#### Record set
* * *
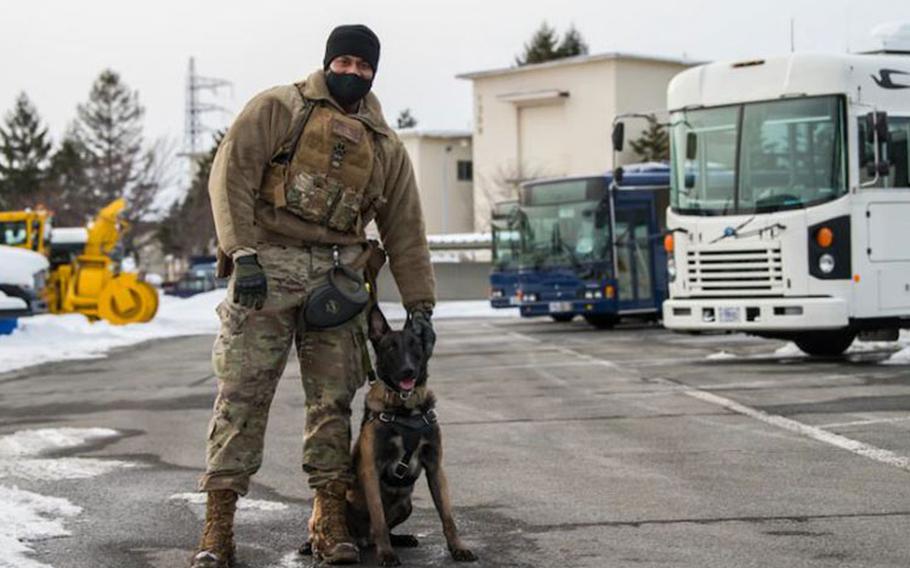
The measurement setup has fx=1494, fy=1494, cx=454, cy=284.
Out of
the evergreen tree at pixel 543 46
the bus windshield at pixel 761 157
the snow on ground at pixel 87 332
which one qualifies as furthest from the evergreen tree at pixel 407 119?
* * *
#### What you should do
Write out the listing above again with "pine tree" substituted for "evergreen tree" everywhere it occurs and nothing else changed, and leave the picture out.

#### Solution for this exercise
The measurement setup has fx=1494, fy=1494, cx=454, cy=284.
Out of
the pine tree at pixel 543 46
the bus windshield at pixel 761 157
the snow on ground at pixel 87 332
which one qualifies as furthest from the pine tree at pixel 407 119?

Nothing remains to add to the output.